Computer generated image of the planned hotel
Computer generated image of the planned hotel

A council unlawfully “took their eyes off the rules” in approving a new £20m hotel and leisure complex at the heart of the North West 200 race route, a court has heard.

Lawyers for North Antrim MLA Jim Allister claimed flaws and inconsistencies around the granting of planning permission for the project in Portsewart.

Alan Kane QC argued in the High Court on Tuesday: “The decision-making process is deficient and has been contaminated to such an extent that there should be quashing orders.”

Earlier this year Causeway Coast and Glens Borough Council gave the green light to developers behind the proposed resort.

Plans include a 120-bedroom hotel, spa, holiday cottages, conference facilities and restaurant being built on the Ballyreagh Road, beside the North West 200 paddock.

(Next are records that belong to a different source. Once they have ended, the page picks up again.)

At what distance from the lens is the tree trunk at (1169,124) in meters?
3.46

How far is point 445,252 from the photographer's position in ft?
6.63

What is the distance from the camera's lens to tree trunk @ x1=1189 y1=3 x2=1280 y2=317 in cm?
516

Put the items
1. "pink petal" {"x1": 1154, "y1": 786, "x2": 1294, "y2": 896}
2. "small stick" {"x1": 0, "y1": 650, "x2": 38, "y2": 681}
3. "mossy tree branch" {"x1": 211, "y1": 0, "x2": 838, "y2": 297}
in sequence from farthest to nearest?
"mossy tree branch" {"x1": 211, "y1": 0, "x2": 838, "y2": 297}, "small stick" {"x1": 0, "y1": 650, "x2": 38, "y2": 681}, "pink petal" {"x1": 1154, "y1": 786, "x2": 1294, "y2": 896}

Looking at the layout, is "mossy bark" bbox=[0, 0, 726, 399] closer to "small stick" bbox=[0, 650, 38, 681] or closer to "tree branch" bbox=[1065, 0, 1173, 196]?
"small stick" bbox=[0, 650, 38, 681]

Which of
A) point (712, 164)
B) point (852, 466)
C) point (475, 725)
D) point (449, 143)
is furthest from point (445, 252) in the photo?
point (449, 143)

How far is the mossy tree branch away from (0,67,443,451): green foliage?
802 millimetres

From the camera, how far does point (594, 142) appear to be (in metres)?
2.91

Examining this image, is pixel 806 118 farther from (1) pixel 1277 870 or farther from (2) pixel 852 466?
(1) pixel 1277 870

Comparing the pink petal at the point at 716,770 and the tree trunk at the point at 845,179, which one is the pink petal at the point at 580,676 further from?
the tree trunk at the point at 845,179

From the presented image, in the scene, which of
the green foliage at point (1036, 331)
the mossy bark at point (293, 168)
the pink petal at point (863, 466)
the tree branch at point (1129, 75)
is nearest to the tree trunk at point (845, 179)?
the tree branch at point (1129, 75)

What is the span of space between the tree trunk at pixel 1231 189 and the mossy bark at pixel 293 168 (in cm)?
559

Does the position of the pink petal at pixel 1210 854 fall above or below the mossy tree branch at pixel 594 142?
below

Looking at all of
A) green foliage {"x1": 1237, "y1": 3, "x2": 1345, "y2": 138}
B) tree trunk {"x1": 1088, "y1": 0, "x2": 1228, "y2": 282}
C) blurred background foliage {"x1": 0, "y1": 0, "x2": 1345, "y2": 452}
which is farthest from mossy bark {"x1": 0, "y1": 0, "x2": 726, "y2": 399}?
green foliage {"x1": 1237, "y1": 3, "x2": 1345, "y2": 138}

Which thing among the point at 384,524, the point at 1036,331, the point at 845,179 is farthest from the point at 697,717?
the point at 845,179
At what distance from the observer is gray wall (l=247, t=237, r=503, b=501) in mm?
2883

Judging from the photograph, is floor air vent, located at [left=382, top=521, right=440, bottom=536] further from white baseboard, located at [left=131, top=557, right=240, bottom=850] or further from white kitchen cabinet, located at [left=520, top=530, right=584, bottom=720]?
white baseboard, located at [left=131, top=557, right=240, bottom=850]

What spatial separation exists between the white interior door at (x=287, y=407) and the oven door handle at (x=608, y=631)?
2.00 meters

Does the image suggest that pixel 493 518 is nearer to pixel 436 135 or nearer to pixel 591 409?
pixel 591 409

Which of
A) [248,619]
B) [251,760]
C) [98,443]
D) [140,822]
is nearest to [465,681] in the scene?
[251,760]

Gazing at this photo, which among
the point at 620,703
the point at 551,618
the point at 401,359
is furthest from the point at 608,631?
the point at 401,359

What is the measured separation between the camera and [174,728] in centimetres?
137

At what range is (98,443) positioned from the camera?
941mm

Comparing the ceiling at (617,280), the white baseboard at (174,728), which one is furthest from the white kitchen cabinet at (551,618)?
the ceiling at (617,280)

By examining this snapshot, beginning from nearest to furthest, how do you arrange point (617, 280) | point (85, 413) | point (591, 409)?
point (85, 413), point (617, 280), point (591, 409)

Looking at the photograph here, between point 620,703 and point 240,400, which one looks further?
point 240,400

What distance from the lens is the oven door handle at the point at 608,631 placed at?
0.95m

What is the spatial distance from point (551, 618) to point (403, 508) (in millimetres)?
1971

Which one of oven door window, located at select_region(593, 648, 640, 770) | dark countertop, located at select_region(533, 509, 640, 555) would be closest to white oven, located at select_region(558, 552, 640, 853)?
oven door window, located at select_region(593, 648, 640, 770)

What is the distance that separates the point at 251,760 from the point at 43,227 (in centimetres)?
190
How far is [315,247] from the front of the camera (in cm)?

Permission was first given in June 2017, but withdrawn after Mr Allister initially threatened legal action.

The TUV leader, who has a home overlooking the development site, re-commenced judicial review proceedings when council representatives passed the planning application for a second time.

Another local resident in the surrounding area has joined him in taking the case.

Their lawyers have mounted a number of grounds of challenge, including claims the environmental screening process for the proposed coastal location was flawed.

They also contend the council used the wrong criteria, and should have considered the application under a policy for a larger-scale tourism attraction.

Mr Kane claimed inconsistencies with a similar proposed development at the nearby Dunluce resort.

Objectivity was “lost or became blurred”, possibly due to the prospect of securing a four-star hotel in the area, he submitted.

The barrister stressed: “We are not alleging the council behaved in a corrupt fashion. We are saying there was a loss of objectivity in dealing with this matter because of, perhaps, an understandable desire for these particular facilities.

“But in doing so they took their eyes off the rules, and as a result didn’t, in our view, behave in a lawful fashion.”

The case, being heard by Mr Justice McCloskey, continues.